Goal: Quote the records below in full, exactly as given, with the images taken out.
# start of Records to process
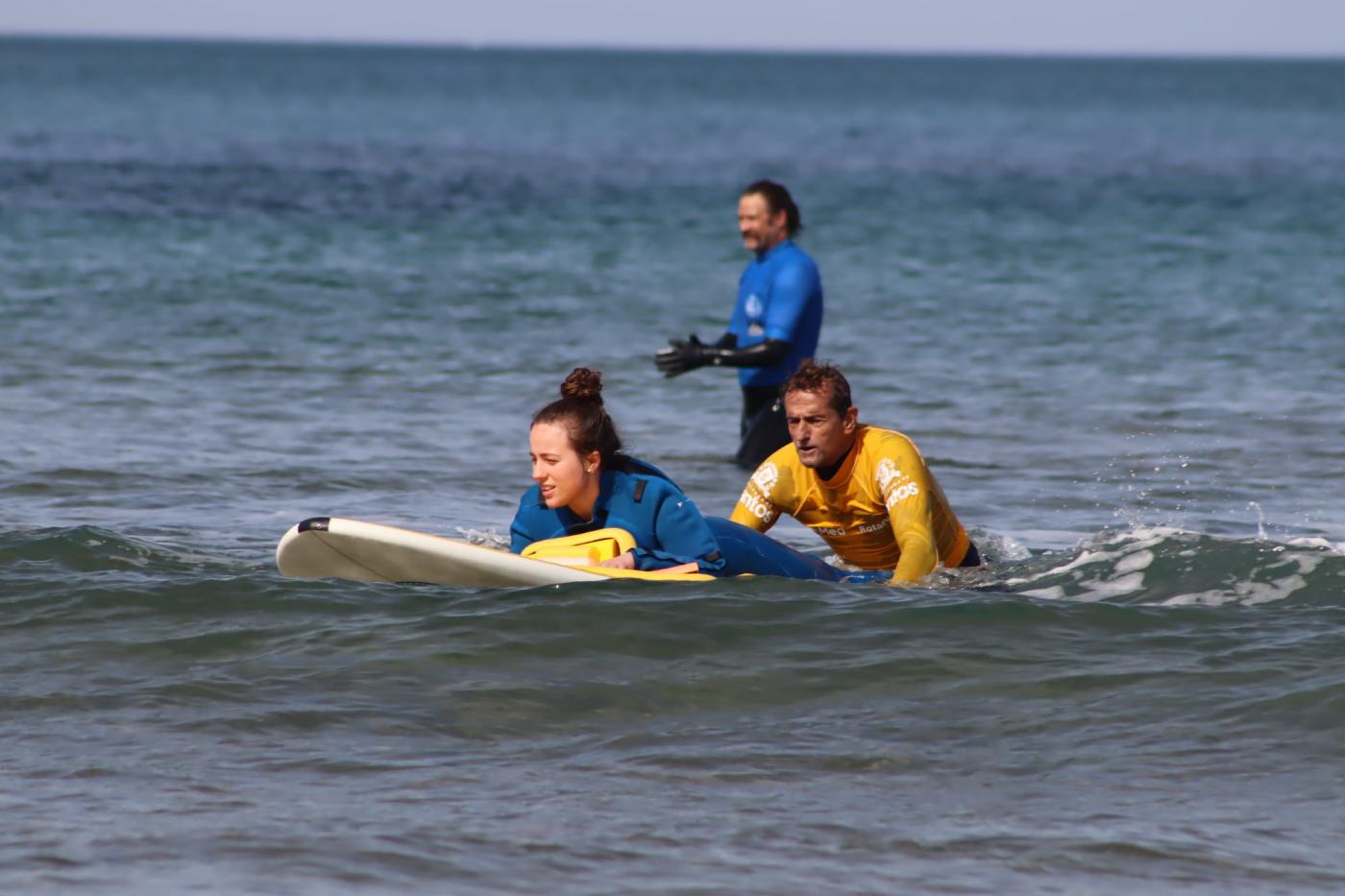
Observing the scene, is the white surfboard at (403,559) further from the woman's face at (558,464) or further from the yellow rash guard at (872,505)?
the yellow rash guard at (872,505)

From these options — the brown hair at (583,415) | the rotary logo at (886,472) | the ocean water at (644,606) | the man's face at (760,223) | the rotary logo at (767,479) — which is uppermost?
the man's face at (760,223)

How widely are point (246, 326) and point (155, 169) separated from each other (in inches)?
1088

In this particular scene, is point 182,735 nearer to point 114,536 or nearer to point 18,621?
point 18,621

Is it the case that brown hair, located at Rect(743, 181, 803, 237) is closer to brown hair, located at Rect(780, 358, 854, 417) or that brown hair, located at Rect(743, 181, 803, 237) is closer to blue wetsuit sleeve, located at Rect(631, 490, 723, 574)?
brown hair, located at Rect(780, 358, 854, 417)

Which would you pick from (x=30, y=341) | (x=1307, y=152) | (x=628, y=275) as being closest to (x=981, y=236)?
(x=628, y=275)

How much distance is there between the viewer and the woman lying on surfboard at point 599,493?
718cm

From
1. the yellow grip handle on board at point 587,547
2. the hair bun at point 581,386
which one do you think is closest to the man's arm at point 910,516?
the yellow grip handle on board at point 587,547

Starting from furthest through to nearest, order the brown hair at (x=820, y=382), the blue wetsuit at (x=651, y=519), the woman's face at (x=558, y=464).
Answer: the brown hair at (x=820, y=382), the blue wetsuit at (x=651, y=519), the woman's face at (x=558, y=464)

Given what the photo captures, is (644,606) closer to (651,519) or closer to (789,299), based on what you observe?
(651,519)

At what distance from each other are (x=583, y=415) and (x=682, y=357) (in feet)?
10.7

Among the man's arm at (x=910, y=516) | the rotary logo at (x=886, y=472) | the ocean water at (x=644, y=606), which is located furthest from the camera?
the rotary logo at (x=886, y=472)

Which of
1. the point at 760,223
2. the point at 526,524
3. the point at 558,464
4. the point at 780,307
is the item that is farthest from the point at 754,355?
the point at 558,464

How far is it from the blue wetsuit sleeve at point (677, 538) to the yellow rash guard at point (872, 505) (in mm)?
648

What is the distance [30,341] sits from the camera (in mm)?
17797
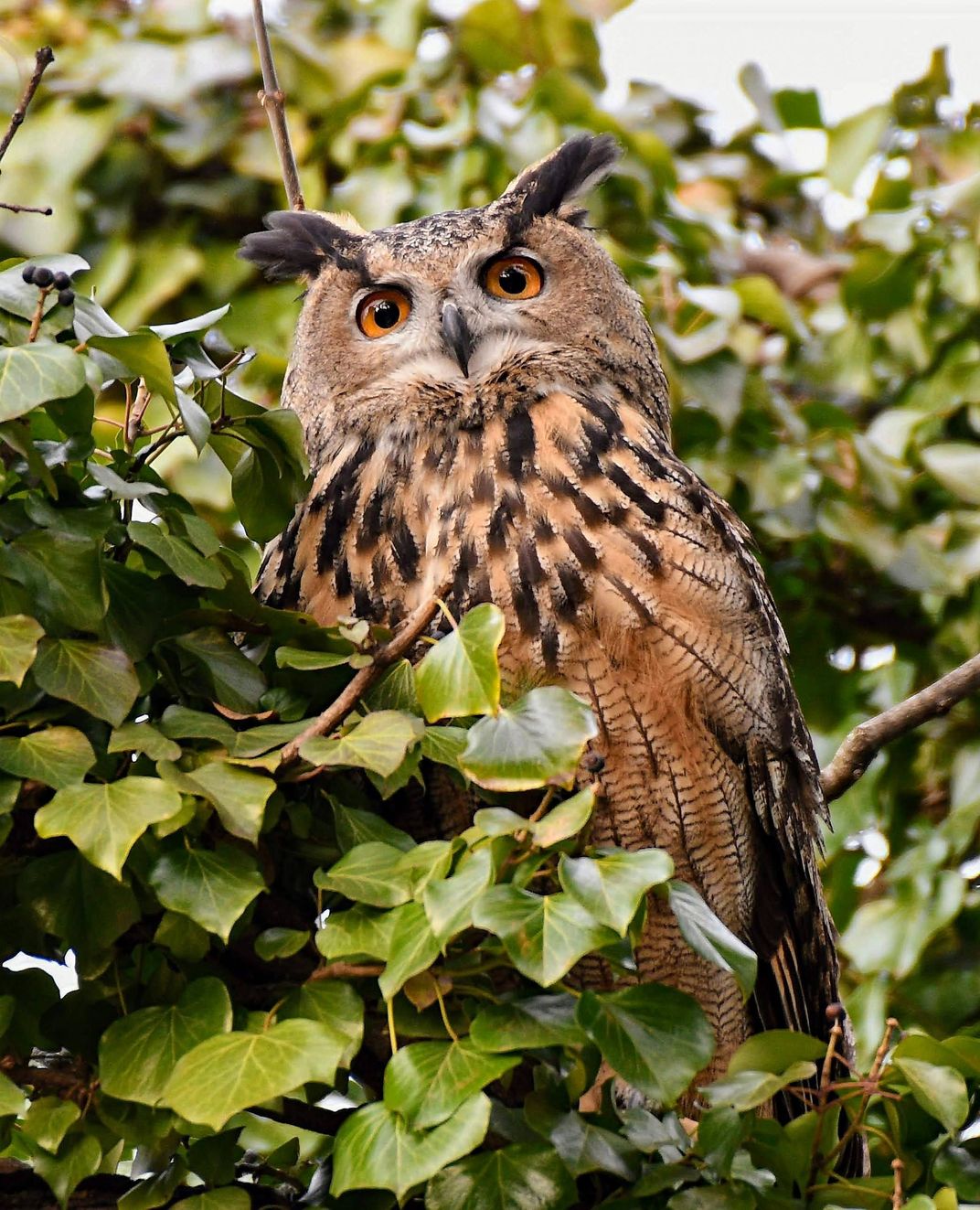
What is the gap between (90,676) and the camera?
3.68 ft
# end of Records to process
Task solution:
Observing the scene, is the white surfboard at (403,559) further from the woman's face at (558,464) or further from the yellow rash guard at (872,505)?
the yellow rash guard at (872,505)

From these options — the brown hair at (583,415) | the rotary logo at (886,472) | the ocean water at (644,606) | the man's face at (760,223) | the rotary logo at (767,479) — which is uppermost?
the man's face at (760,223)

How widely are point (246, 326) and point (155, 169) separated from each other (in inches)?
1088

In this particular scene, is point 182,735 nearer to point 114,536 or nearer to point 18,621?
point 18,621

Is it the case that brown hair, located at Rect(743, 181, 803, 237) is closer to brown hair, located at Rect(780, 358, 854, 417) or that brown hair, located at Rect(743, 181, 803, 237) is closer to blue wetsuit sleeve, located at Rect(631, 490, 723, 574)?
brown hair, located at Rect(780, 358, 854, 417)

Which would you pick from (x=30, y=341) | (x=1307, y=152) | (x=628, y=275) as being closest to (x=981, y=236)?
(x=628, y=275)

How much distance is there between the viewer and the woman lying on surfboard at point 599,493?
718cm

From
1. the yellow grip handle on board at point 587,547
2. the hair bun at point 581,386
which one do you think is closest to the man's arm at point 910,516?
the yellow grip handle on board at point 587,547

Starting from furthest through to nearest, order the brown hair at (x=820, y=382), the blue wetsuit at (x=651, y=519), the woman's face at (x=558, y=464).
Answer: the brown hair at (x=820, y=382), the blue wetsuit at (x=651, y=519), the woman's face at (x=558, y=464)

Given what the photo captures, is (644,606) closer to (651,519) or closer to (789,299), based on what you observe?
(651,519)

At what distance from each other are (x=583, y=415) and (x=682, y=357) (in feet)?
10.7

Among the man's arm at (x=910, y=516) | the rotary logo at (x=886, y=472) | the ocean water at (x=644, y=606), which is located furthest from the camera?
the rotary logo at (x=886, y=472)

Which of
1. the point at 760,223
2. the point at 526,524
3. the point at 558,464
4. the point at 780,307
is the item that is farthest from the point at 754,355?
the point at 558,464

How far is it from the blue wetsuit sleeve at point (677, 538) to the yellow rash guard at point (872, 505) (in mm)?
648

What is the distance [30,341] sits from the camera (in mm)?
17797
What is the gap between (90,676) and the camera?
3.68 ft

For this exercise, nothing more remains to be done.